I too have gotten wonderful relief using lyrica. I very rarely have to use vicodin. I hated taking vicodin because of what it did to my memory. My Dr also gave me provigil to help clear my head and it gave me great relief from terrible muscle spasms that I was plagued with.I didn't talk to the doctor about the Lyrica. I went with the time-released morphine. I think I will wait on that one to discuss with the Neurologist who I see on the 9th which is not very far away. That seems reasonable for the next couple of weeks. I am pretty desperate for some relief here.
But those things are going on my lists and I do appreciate they suggestions. At least I can go in there armed with information so I can make choices about my own care.

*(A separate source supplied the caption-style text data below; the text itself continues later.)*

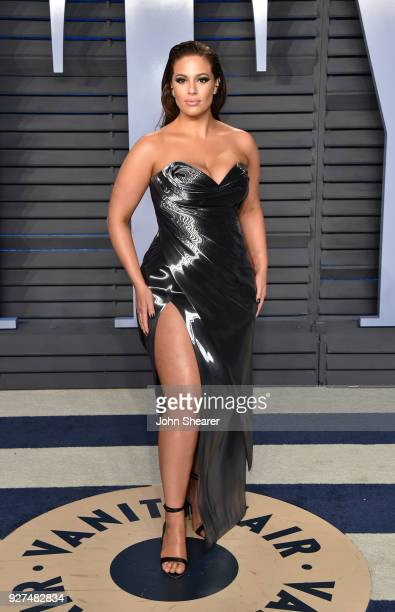 Model Ashley Graham attends the 2018 Vanity Fair Oscar Party hosted by Radhika Jones at Wallis Annenberg Center for the Performing Arts on March 4...
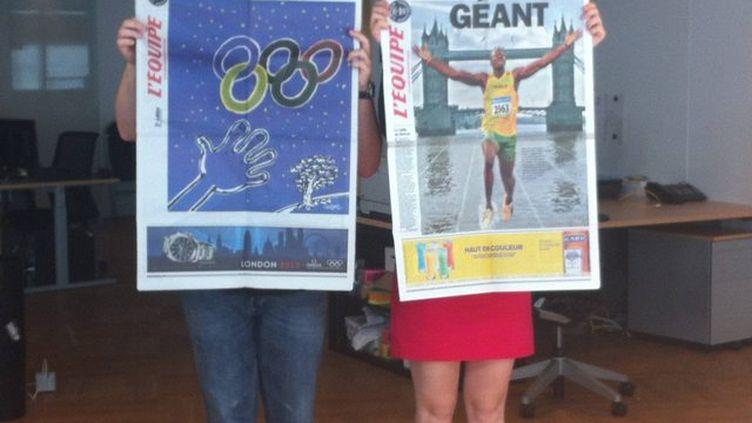 La une du journal L'Equipe, le 26 juillet 2012, brandie dans les locaux de FTVi par nos journalistes Pierre Godon et Isabel Contreras. (SALOME LEGRAND / FTVI)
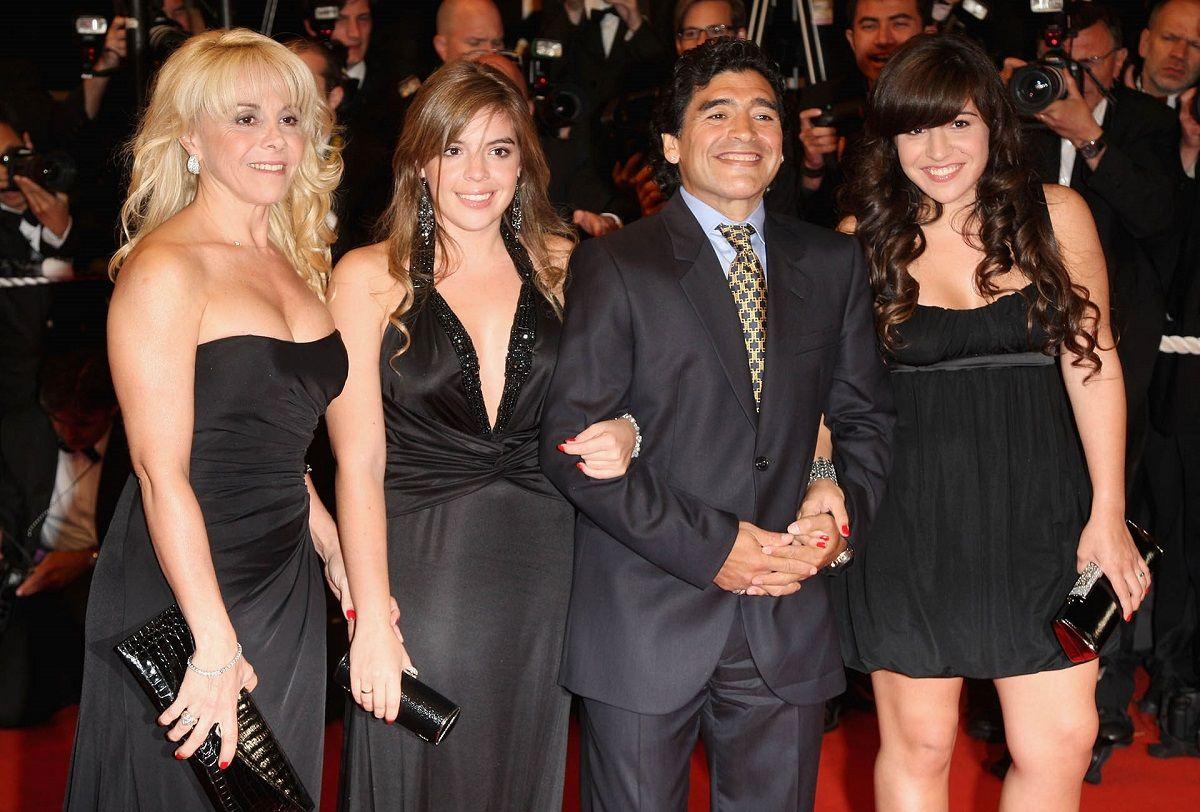 Diego Maradona lleva a Dalma y Gianinna a la justicia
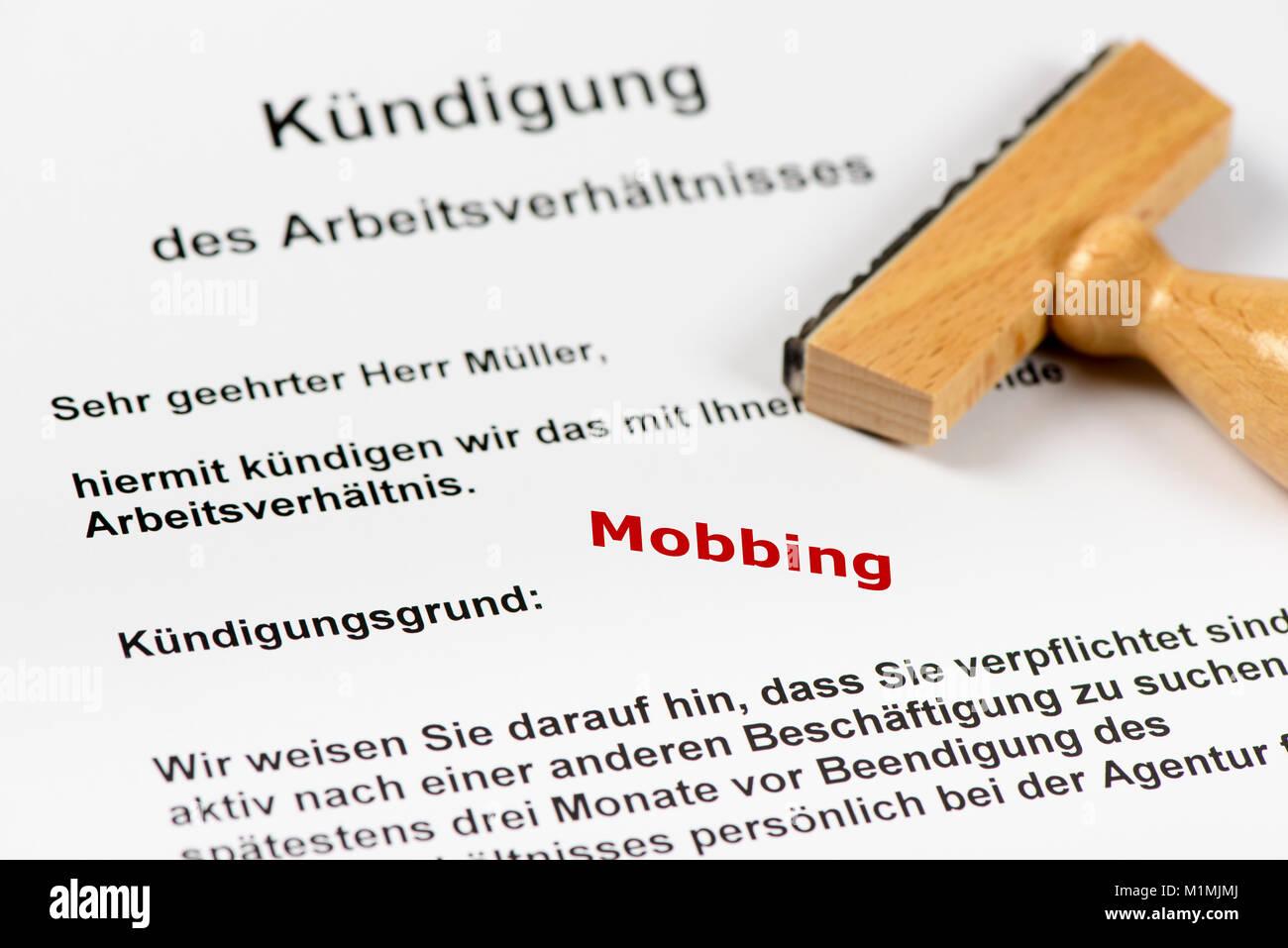 Kündigung Und Entlassung Wegen Mobbing Stock Photo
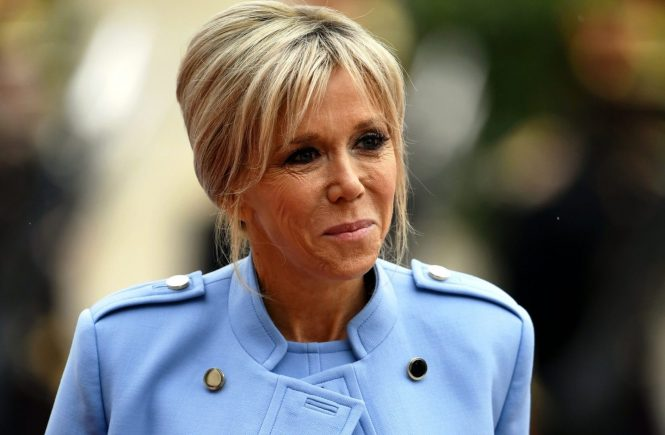 POLITIQUE - CEREMONIE D'INSTALLATION ET D'INVESTITURE DU PRESIDENT DE LA REPUBLIQUE - PASSATION DES POUVOIRS - HOLLANDE - MACRON - VEME REPUBLIQUE. Paris 14 mai 2017. Arrivée de la première Dame Brigitte MACRON (née TORGNEUX) dans la cour du palais de l'Elysée. PHOTO . - The official French presidential handover ceremony at the Elysee Palace in Paris on May 13, 2017., Image: 332301604, License: Rights-managed, Restrictions: , Model Release: no, Credit line: Profimedia, MAXPPP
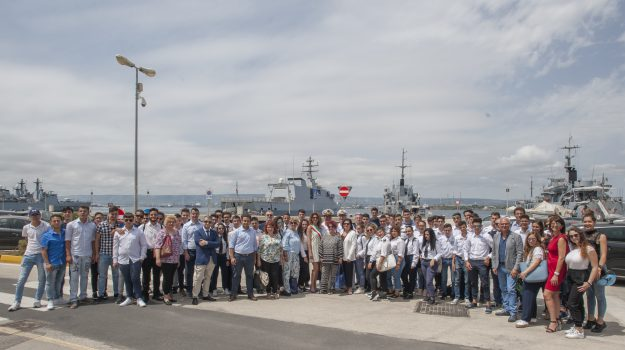 La Marina Militare e quattro istituti delle province di Catania e Siracusa insieme per un progetto di alternanza scuola-lavoro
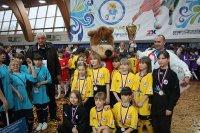 Футболистки кызылской школы заняли 7-е место во всероссийских соревнованиях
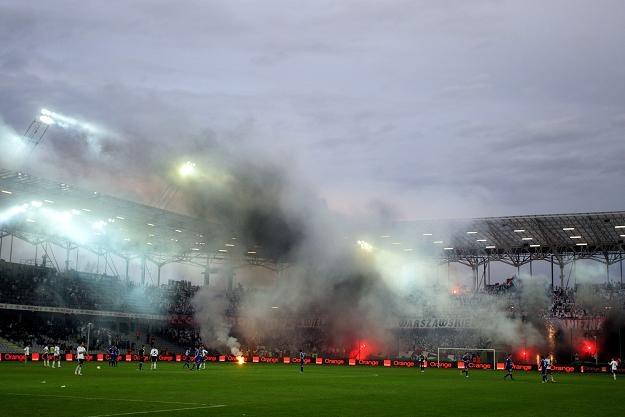 Kibice odpalili race podczas meczu o finał Pucharu Polski /Fot. Piotr Polak /PAP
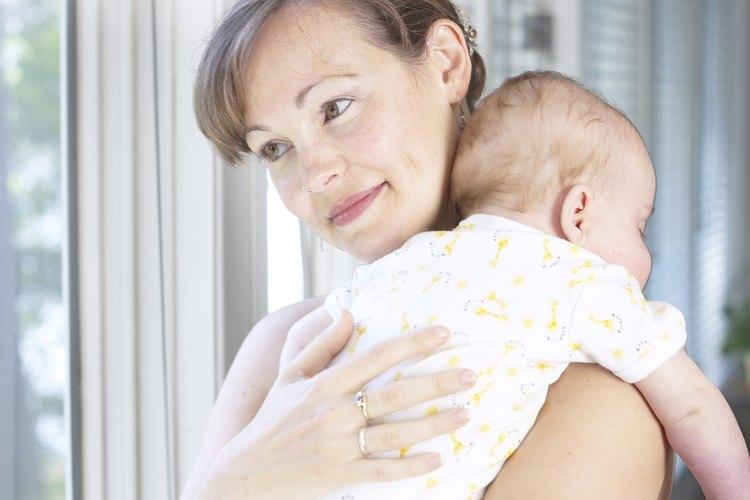 Hacer eructar a tu bebé puede convertirse en parte del abrazo de la alimentación.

Deanna - are you able to sleep at night? I have heard that lack of good, deep sleep to relax the muscles makes FM worse. Maybe your doc will give you something like Ambien or Lunesta to help with that. I have used both, and they do help me. All the best!Deanna, I really think you're unwavering fear of narcotic pain meds is PLENTY enough motivation to keep you from becoming addicted. When was the last time you heard of someone being terrified of being an alcoholic, who was an alcoholic? Just think about it. I know I've said that before, so I'll shut up. Sorry!felines4ever, my sleep varies a lot. That's when I often get the tremors. Many times, just laying triggers them and then they are off on a run for about 4 hours of really bad pain. Problem is that I am on so many meds that the doctor's just shake their heads.
I would be willing to try either of those. But I guess we're going to address the pain in my spine and joints first.
Katie, I'm not so afraid of being addicted. I'm afraid of the damage these meds can do to my body and being unable to mentally function because of them. At this point, my mind is the only thing that seems to function somewhat correctly (yes, I know you beg to disagree). And, Katie, I always love your teasing and your directness both. They are essential to your charm, part of who you are. So, is the way you care about people.